Exercise details: In the material below, reproduce the lines from the line with "living room featuring" up to and including the line with "Detail of bow-shaped", substituting "showing" for "featuring" and changing nothing else. Omit the pictures from the answer.

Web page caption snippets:
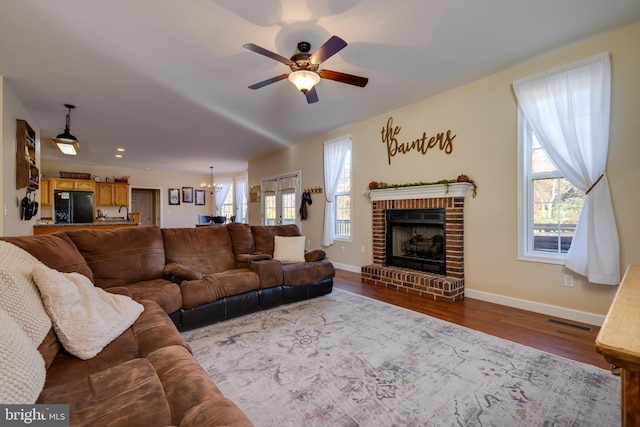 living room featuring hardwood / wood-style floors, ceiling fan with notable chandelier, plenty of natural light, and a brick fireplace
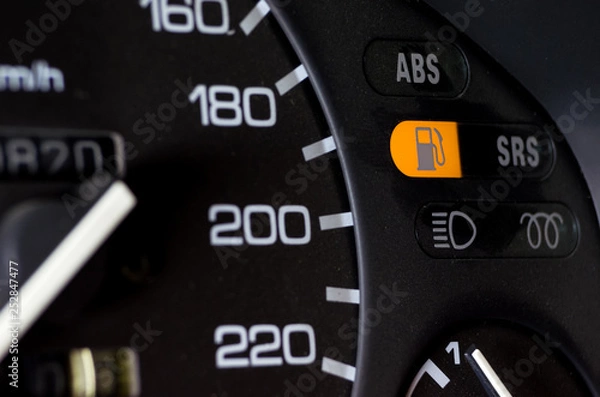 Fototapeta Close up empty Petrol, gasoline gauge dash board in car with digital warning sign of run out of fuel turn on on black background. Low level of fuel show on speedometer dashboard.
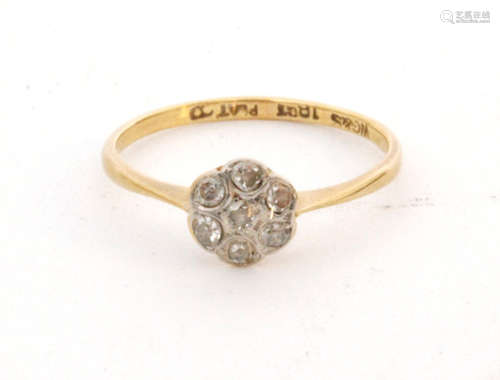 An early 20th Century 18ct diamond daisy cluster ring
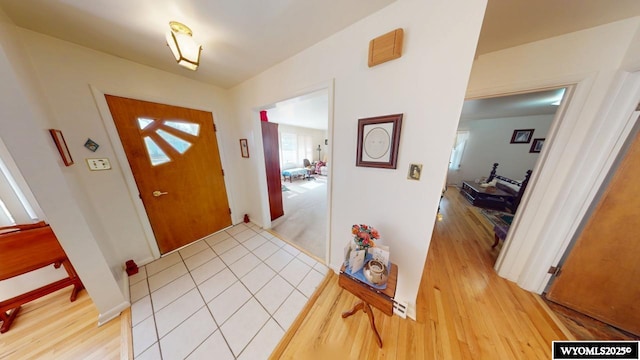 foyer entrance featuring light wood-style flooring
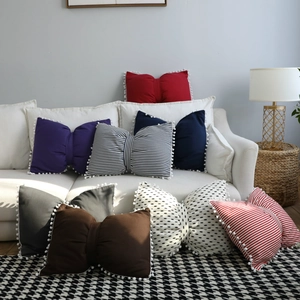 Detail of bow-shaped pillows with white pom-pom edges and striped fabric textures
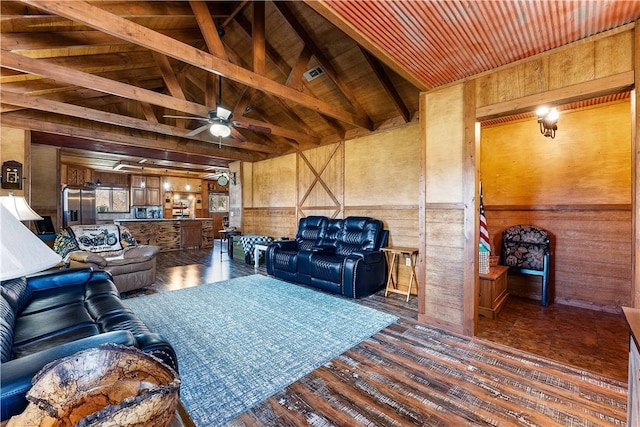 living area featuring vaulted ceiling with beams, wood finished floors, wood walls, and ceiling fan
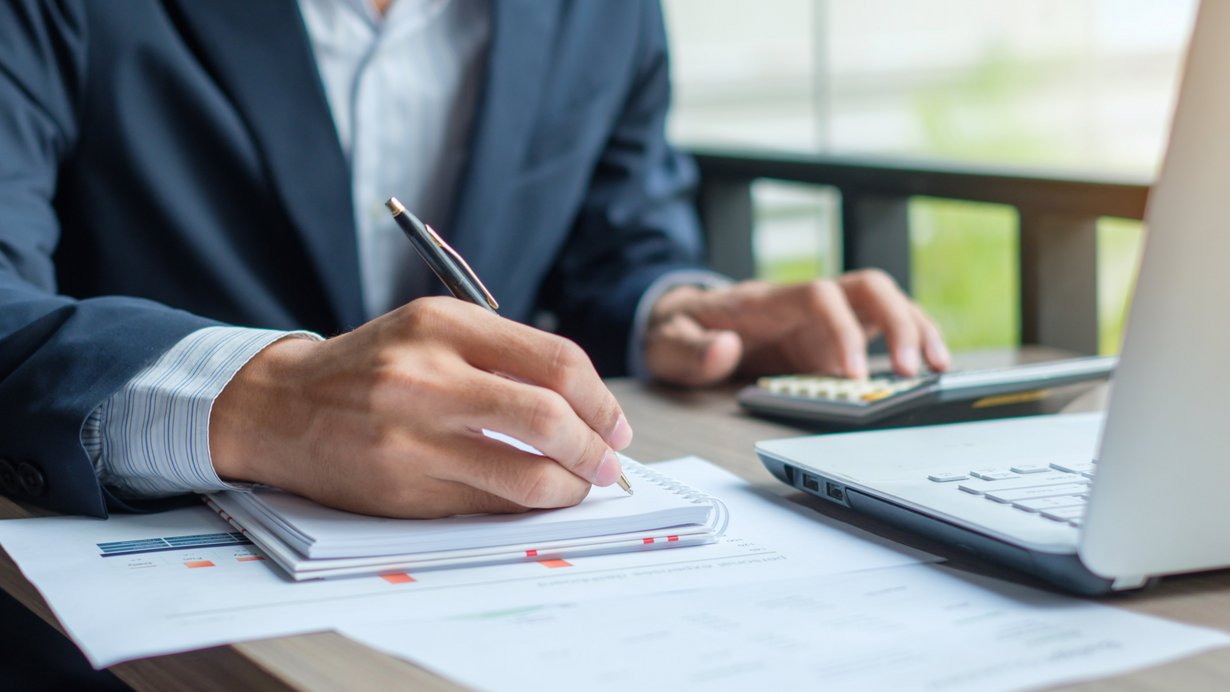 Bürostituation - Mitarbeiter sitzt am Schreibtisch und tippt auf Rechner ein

==

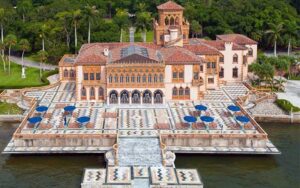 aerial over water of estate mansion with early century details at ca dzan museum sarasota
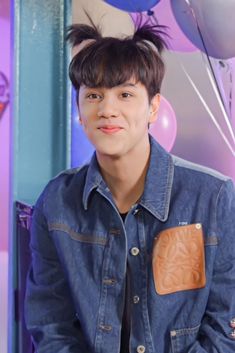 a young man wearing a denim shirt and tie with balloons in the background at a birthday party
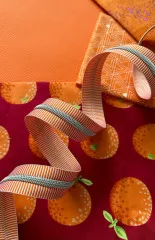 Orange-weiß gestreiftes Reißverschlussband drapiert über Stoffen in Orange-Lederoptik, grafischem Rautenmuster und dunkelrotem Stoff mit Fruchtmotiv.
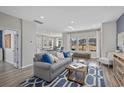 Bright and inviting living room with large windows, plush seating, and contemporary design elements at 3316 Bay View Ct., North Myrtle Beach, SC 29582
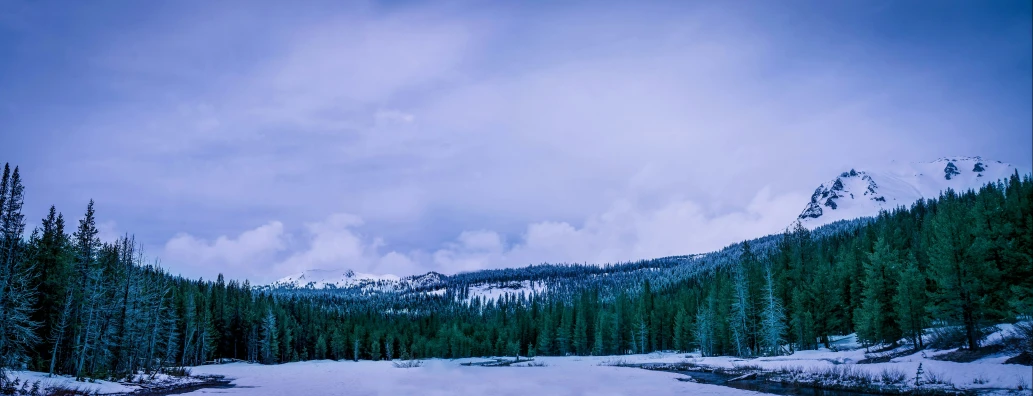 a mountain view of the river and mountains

Response area:
 living room showing hardwood / wood-style floors, ceiling fan with notable chandelier, plenty of natural light, and a brick fireplace
 Fototapeta Close up empty Petrol, gasoline gauge dash board in car with digital warning sign of run out of fuel turn on on black background. Low level of fuel show on speedometer dashboard.
 An early 20th Century 18ct diamond daisy cluster ring
 foyer entrance showing light wood-style flooring
 Detail of bow-shaped pillows with white pom-pom edges and striped fabric textures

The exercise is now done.